◆ Aim of the exercise
Rewrite the necrotizing fasciitis text starting with "The management of" and going on through "of antibiotic development.", putting "critical care" wherever "intensive care" appears.

◆ Text provided
# # # # #
The management of necrotizing fasciitis is challenging. Virtually all patients have a body-wide sepsis response, which requires control of the infection, antibiotics, and intensive care support. Necrotizing fasciitis is considered a medical emergency, and surgery is always required. Multiple surgeries, and even amputation, may be necessary not only to control the infecting bacteria but to remove tissue that is no longer alive.

Learn more about the history of antibiotic development.

MRSA: Antibiotic-Resistant Bacteria

Methicillin-Resistant Staph aureus, abbreviated MRSA, has been singled out by the Centers for Disease Control, or CDC, as one of the most important resistant bacteria of the present day. The original strains of MRSA date back nearly 40 years to the hospital setting. Staph bacteria acquired a large extrachromosomal genetic element known as a plasmid, making it resistant to all antibiotics, with the exception of the antibiotic vancomycin.
# # # # #
◆ Available data
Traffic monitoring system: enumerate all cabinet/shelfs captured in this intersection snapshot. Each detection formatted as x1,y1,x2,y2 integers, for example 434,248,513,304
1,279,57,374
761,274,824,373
# # # # #
◆ Exercise result
The management of necrotizing fasciitis is challenging. Virtually all patients have a body-wide sepsis response, which requires control of the infection, antibiotics, and critical care support. Necrotizing fasciitis is considered a medical emergency, and surgery is always required. Multiple surgeries, and even amputation, may be necessary not only to control the infecting bacteria but to remove tissue that is no longer alive.

Learn more about the history of antibiotic development.